You should have said, "No, I believe he is a societal construct designed to keep the people in their respective positions and accept life's injustices, a Marxist "Opiate of the masses" view, if you will."

But then if I don't want to answer a 6 year old's question I think you should make the answer as age-inappropriate as you can.

My ds would've nodded, said "Oh, right." and wandered off.

WigWamBam · 11/03/2008 15:03

His mum's beliefs wouldn't have been quashed by you saying you didn't believe. And maybe it would stop her from trying to get you involved in her church if she knew the truth.

He is old enough to know that different people believe different things, and at this age this is one of the questions which comes up over and over again. I have a six year old too, and over the past year she has started countless discussions about the subject - they start to get a lot of it coming up in school.

FAQ · 11/03/2008 15:06

what meemar said - plenty of secular evidence that he did exist.....the debate is whether he was the son of God or not

Fennel · 11/03/2008 15:08

I rather like 6 year olds because of their propensity to ask direct and possibly embarrassing questions. My 6yo is also very interested in questions of belief and religion, she knows that some people believe in Jesus (teachers, grandparents) and some (me, DP) don't.
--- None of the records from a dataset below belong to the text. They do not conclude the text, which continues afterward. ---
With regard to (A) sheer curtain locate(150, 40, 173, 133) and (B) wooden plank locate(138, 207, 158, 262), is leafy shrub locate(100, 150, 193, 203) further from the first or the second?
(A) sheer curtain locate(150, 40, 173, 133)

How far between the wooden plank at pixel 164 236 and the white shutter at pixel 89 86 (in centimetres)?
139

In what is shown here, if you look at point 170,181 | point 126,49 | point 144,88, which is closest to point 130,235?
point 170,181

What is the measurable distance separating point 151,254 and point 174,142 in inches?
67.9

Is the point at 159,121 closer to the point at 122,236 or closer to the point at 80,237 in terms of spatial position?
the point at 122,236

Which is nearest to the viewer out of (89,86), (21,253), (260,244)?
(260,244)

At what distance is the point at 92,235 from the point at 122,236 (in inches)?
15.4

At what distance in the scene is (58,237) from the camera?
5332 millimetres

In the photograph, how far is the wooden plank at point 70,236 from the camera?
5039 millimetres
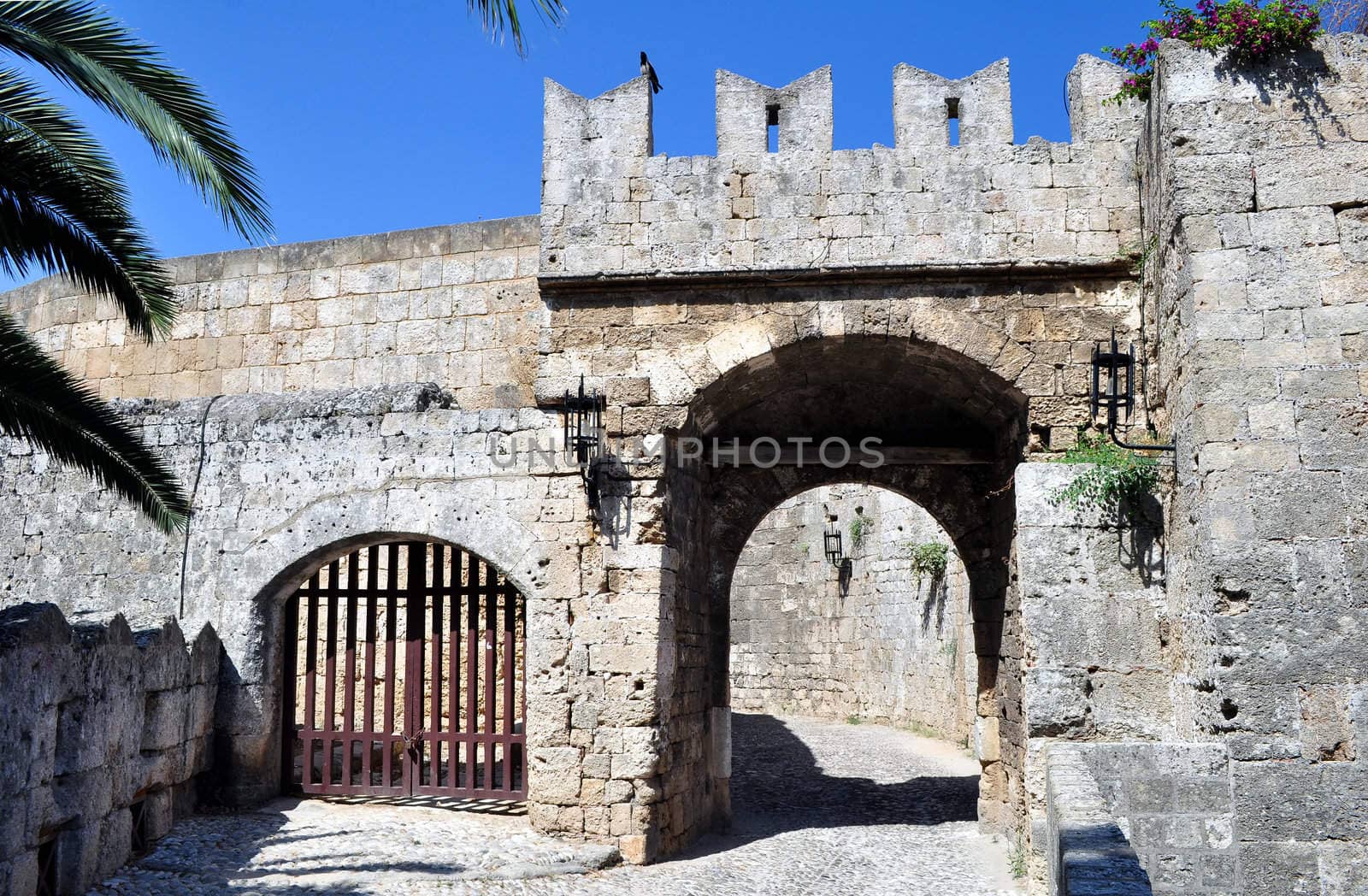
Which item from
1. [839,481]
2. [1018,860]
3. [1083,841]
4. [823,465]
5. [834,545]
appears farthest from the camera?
[834,545]

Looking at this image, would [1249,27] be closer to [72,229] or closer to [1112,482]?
[1112,482]

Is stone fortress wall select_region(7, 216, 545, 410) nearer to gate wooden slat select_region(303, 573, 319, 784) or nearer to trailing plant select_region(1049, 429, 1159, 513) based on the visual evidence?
gate wooden slat select_region(303, 573, 319, 784)

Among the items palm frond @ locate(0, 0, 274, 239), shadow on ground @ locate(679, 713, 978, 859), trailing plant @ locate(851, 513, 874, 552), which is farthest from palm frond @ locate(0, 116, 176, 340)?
trailing plant @ locate(851, 513, 874, 552)

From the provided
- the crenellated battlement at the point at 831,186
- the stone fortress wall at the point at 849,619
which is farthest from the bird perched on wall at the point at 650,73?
the stone fortress wall at the point at 849,619

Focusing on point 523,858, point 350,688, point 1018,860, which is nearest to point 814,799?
point 1018,860

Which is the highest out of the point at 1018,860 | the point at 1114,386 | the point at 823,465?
the point at 1114,386

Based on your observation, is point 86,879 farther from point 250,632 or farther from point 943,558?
point 943,558

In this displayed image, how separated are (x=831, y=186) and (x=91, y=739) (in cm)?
490

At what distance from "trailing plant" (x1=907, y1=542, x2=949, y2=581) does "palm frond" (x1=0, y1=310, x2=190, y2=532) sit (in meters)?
9.26

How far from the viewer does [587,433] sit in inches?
278

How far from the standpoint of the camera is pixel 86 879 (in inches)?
218

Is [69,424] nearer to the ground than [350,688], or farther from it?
farther from it

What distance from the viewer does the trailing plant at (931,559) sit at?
13.9m

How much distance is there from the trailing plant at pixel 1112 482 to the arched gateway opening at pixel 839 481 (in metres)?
0.70
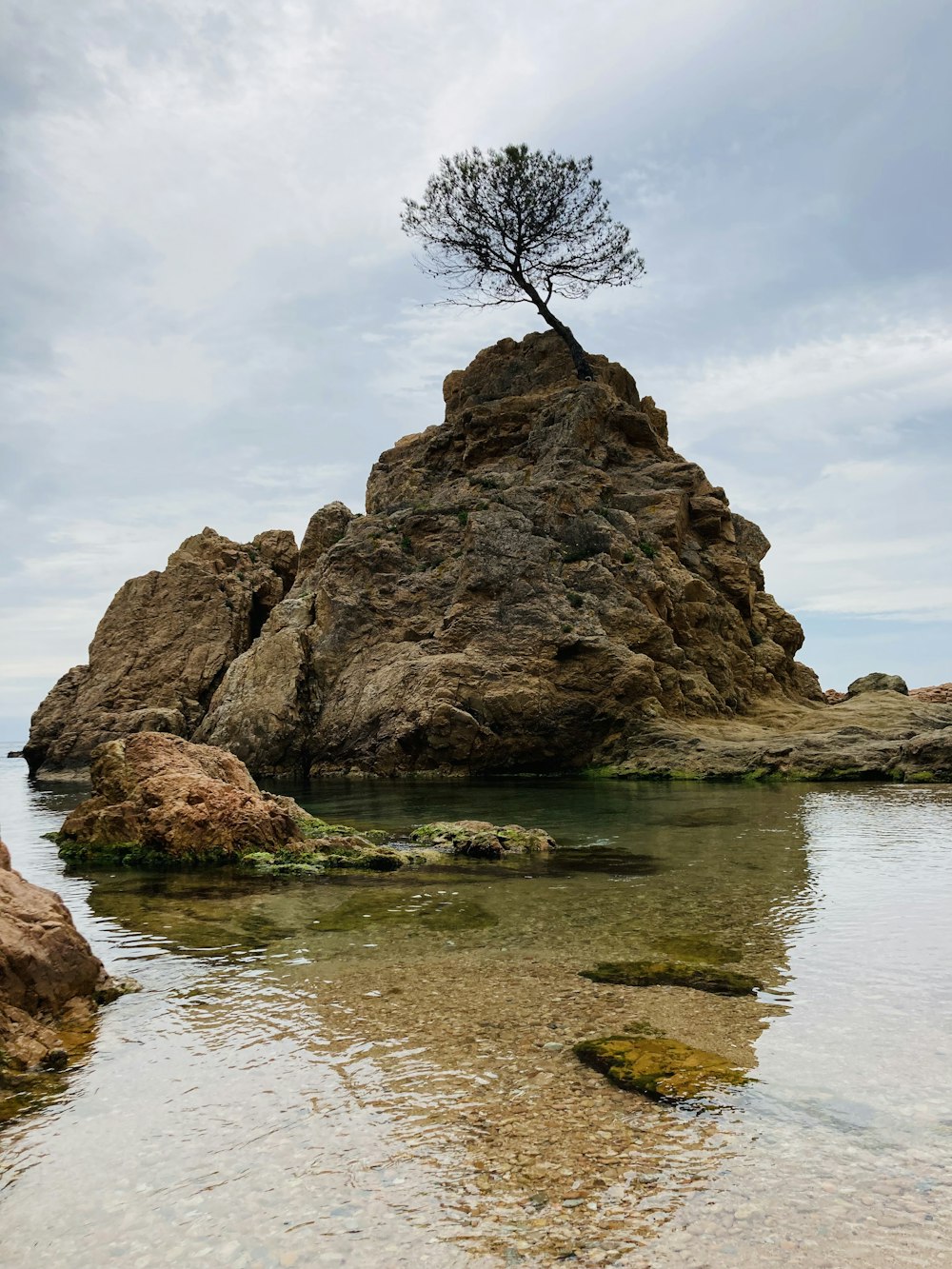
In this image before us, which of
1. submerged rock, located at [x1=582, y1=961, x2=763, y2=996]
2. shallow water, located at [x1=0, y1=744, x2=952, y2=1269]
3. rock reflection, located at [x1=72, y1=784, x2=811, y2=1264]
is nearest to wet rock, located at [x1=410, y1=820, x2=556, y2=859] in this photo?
rock reflection, located at [x1=72, y1=784, x2=811, y2=1264]

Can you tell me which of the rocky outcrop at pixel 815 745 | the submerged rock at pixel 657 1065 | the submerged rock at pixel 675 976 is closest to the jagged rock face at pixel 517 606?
the rocky outcrop at pixel 815 745

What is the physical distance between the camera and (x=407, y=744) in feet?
112

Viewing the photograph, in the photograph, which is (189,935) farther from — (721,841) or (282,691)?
(282,691)

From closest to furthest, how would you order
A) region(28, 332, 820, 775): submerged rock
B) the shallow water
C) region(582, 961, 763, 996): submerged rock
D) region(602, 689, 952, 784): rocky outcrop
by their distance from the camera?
1. the shallow water
2. region(582, 961, 763, 996): submerged rock
3. region(602, 689, 952, 784): rocky outcrop
4. region(28, 332, 820, 775): submerged rock

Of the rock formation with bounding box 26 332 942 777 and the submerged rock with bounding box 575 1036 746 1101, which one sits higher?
the rock formation with bounding box 26 332 942 777

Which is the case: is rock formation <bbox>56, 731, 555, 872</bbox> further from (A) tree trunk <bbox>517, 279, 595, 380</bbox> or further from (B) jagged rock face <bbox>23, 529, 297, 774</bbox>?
(A) tree trunk <bbox>517, 279, 595, 380</bbox>

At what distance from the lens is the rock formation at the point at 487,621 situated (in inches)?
1316

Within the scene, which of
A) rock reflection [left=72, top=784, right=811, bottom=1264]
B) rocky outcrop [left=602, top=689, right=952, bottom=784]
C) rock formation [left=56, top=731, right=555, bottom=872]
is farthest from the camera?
rocky outcrop [left=602, top=689, right=952, bottom=784]

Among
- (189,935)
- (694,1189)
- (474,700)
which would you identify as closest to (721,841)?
(189,935)

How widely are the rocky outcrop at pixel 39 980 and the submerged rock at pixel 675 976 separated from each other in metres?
3.90

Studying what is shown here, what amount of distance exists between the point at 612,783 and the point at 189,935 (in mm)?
21212

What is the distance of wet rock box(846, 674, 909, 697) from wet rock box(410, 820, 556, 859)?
99.7ft

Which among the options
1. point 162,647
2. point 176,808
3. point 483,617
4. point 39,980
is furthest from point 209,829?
point 162,647

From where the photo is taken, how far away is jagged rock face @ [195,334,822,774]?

She also is aware that some people believe in Jesus as just a good man, some believe he's risen from the dead, and some just don't like the whole subject.

I have a long list of far more inappropriate questions than that which she's asked.

HonoriaGlossop · 11/03/2008 16:12

I think it's sad to see this as an inappropriate question, it's just a very basic simple question. And how are children to learn anything if they don't ask?

I did read what you said about not wanting to discuss this in front of his mother but you are entitled to your views and so is she.

i think the main thing here is that he is interested and feels able to ask questions and long may that continue for him

mumeeee · 11/03/2008 21:36

YABU,it's not an inappropiate question for a 6 year old to ask,

madamez · 11/03/2008 21:39

I'd have said, well he was a man who lived a long time ago and left it there. Mind you it;s a better question than 'Have you got a willy?'

Hulababy · 11/03/2008 21:40

I don't think it is an inppropriate question. I would have answered him as I would my own child.

kslatts · 11/03/2008 21:42

It wouldn't of bothered me, I would have just answered honestly.

AlistairSim · 11/03/2008 22:00

I'm with madamez on this.
I think Christian's seem to be a robust lot and can certainly cope with you saying "No".

It's also far better than "Has that man got a baby in his tummy?"